» Problem statement
Output each entry verbatim. Leave the images out.

= Beginning of Section =

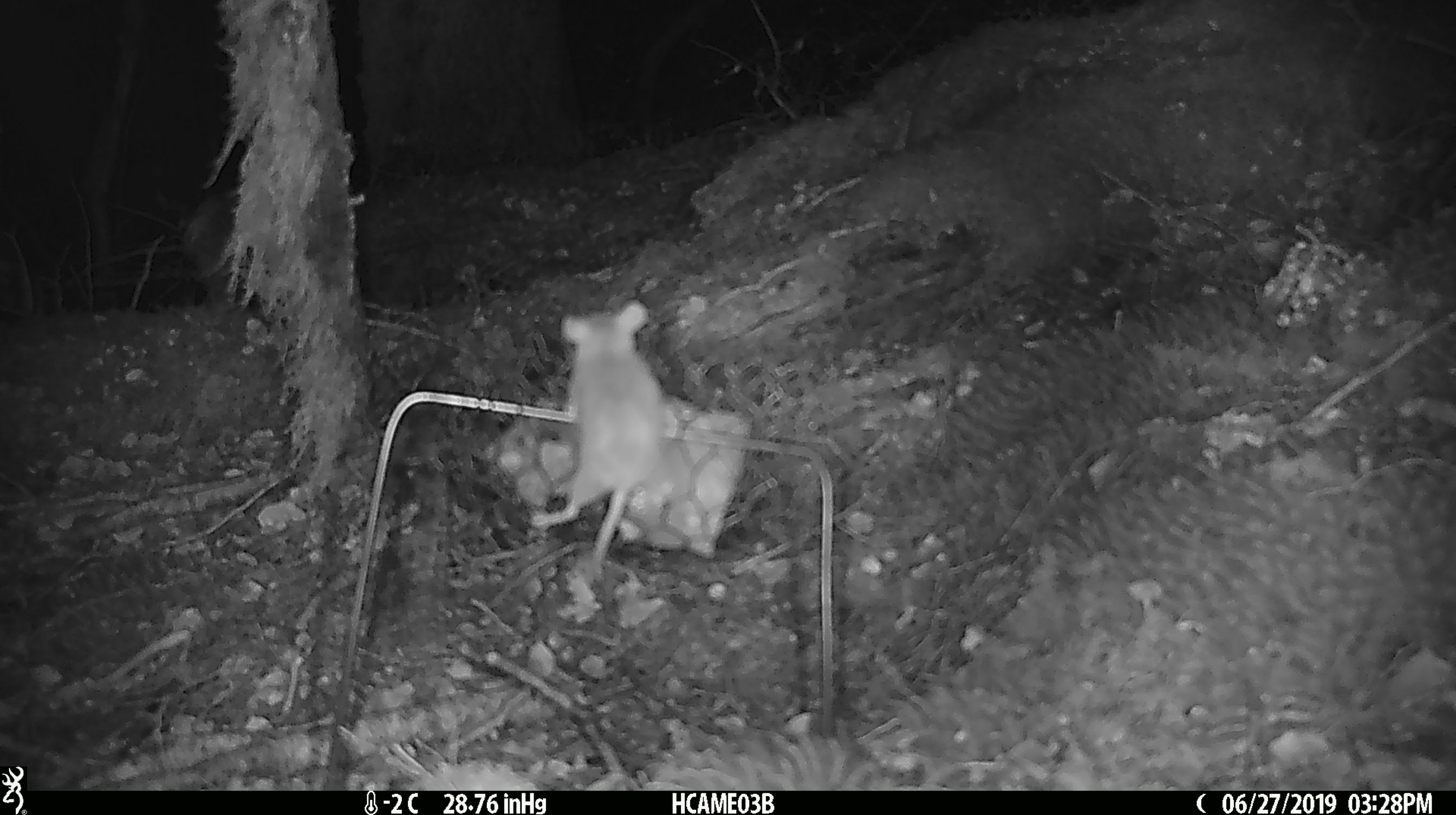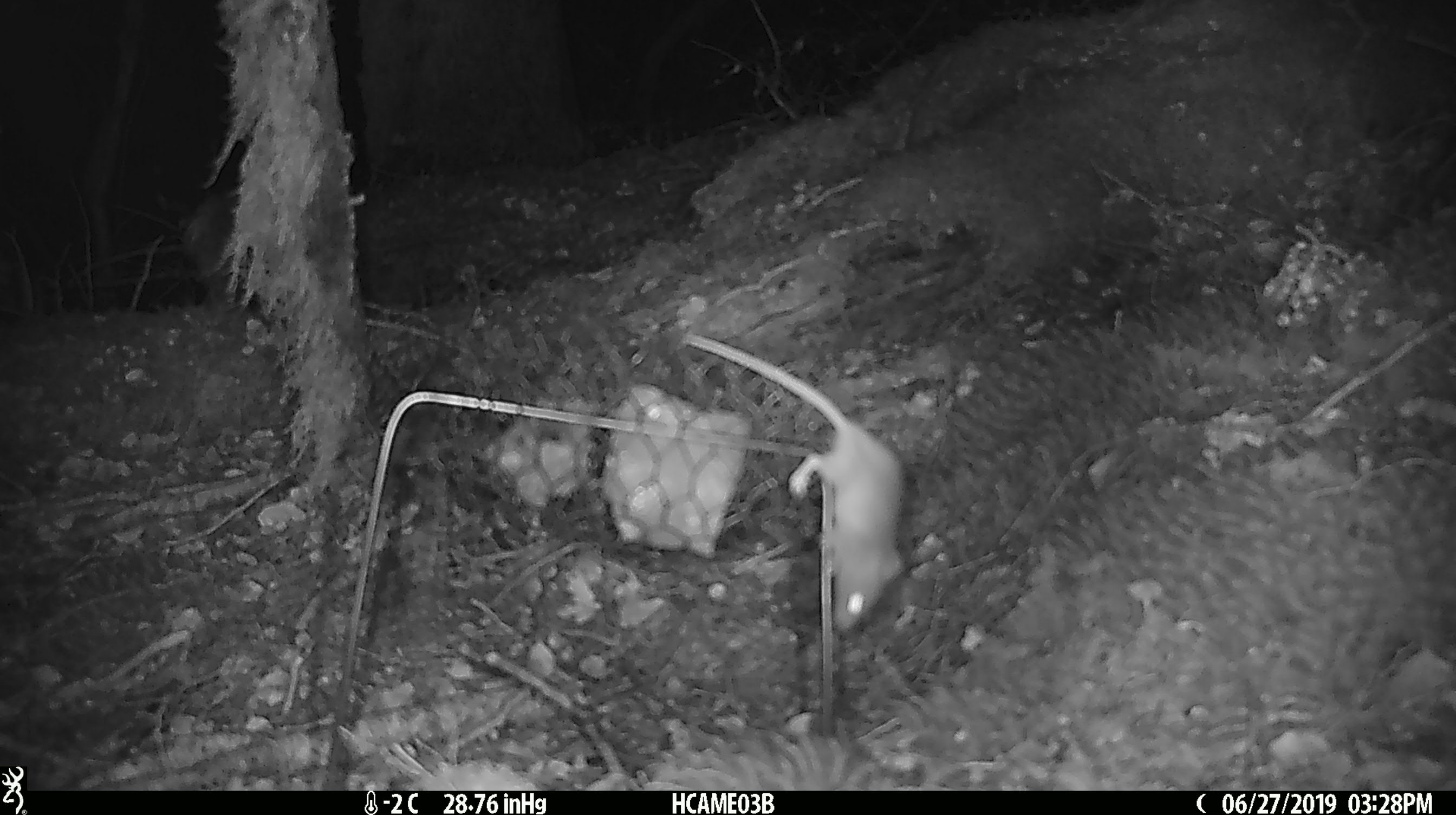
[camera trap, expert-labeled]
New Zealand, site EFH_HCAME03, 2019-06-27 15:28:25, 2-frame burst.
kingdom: Animalia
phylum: Chordata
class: Mammalia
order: Rodentia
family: Muridae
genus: Mus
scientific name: Mus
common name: mouse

= End of Section =

» Answer box
[camera trap, expert-labeled]
New Zealand, site EFH_HCAME03, 2019-06-27 15:28:25, 2-frame burst.
kingdom: Animalia
phylum: Chordata
class: Mammalia
order: Rodentia
family: Muridae
genus: Mus
scientific name: Mus
common name: mouse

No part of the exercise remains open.